Alimentation, santé, écologie
1- Les limites du non biologique
En agriculture conventionnelle, les engrais, pesticides et herbicides chimiques détruisent la pollinisation, appauvrissent les sols et abîment les plantes.
La culture du thé, devenue monoculture intensive pour répondre à la hausse de la demande mondiale, détruit peu à peu l’environnement et recourt de plus en plus à ces pratiques chimiques.
Des produits phytosanitaires parfois très toxiques sont largement employés et aucun contrôle n’est effectué à l’arrivée de ces thés en Europe.
Or le thé n’est, à aucun moment de son processus de fabrication, lavé.

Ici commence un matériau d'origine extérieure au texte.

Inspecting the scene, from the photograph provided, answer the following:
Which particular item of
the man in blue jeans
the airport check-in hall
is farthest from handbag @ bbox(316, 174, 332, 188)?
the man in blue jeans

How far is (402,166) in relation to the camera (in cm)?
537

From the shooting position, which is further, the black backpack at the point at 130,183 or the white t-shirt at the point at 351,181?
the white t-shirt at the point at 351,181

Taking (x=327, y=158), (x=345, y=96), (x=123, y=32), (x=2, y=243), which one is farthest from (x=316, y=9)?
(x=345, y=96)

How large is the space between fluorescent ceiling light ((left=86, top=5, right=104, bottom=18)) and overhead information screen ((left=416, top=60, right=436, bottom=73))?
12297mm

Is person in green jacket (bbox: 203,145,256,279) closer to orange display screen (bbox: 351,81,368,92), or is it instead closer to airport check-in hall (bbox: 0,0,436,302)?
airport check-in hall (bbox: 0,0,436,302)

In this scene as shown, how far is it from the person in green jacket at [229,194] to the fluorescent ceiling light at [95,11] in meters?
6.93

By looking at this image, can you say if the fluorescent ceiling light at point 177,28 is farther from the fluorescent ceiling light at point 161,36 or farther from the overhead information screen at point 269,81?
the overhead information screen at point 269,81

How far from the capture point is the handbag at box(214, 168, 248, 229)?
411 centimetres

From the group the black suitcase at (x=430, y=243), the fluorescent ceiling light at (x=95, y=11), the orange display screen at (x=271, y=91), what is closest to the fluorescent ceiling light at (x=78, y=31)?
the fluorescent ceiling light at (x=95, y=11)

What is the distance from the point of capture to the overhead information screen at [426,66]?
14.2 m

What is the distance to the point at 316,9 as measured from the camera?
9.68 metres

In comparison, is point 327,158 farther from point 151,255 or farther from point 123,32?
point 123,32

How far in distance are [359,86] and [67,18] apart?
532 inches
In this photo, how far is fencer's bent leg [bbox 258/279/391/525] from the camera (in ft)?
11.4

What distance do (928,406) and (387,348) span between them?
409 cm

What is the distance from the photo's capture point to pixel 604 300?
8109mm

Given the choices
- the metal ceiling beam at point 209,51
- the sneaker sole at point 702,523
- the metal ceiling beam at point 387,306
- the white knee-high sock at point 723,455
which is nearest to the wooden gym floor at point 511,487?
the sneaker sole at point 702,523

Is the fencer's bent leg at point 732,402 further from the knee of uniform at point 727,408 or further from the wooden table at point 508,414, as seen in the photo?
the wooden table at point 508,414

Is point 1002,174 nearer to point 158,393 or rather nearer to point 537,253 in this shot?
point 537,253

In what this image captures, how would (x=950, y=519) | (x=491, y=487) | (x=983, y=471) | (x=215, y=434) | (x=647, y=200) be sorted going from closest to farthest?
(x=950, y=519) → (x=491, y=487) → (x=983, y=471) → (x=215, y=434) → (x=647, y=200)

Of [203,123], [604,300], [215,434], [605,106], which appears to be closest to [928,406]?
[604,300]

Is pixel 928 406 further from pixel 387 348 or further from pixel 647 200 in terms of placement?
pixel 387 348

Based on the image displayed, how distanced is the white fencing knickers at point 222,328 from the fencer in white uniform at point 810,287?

L’infusion résultante peut alors contenir de dangereux résidus.
2- Le thé biologique
Avec une production trois fois moins importante sur l'arbre, les prix sont plus élevés mais la garantie sanitaire est bien présente.
Les engrais, pesticides et herbicides ne doivent pas contenir de produits chimiques, on cherche avant tout à créer un micro-écosystème autour du théier.
La monoculture rend plus sensible les théiers aux parasites, aussi c'est par la bio-diversité ou bio-dynamique dans les jardins que les arbres sont protégés.
Cela consiste en la mixité des cultures et la maîtrise de l'environnement.
Les jardins, tous similaires, sont plantés en escaliers, et on trouve autour des théiers : des poivriers, arbres à cannelle, vanille, gingembre sous les cocotiers et palmiers.
Parmi ces plantes d'autres variétés bien spécifiques participent à la composition du compost, l'éloignement des parasites, la rétention de la terre pour lutter contre l'érosion du sol, la multiplication des papillons.
Résultat : les théiers sont défendus naturellement et les producteurs bio parviennent à trouver des solutions naturelles en cas d'infestation avec du calendula, des coccinelles, ou des huiles essentielles.
Vous buvez du thé sans "additifs" et vous bénéficiez de ses seules vertus.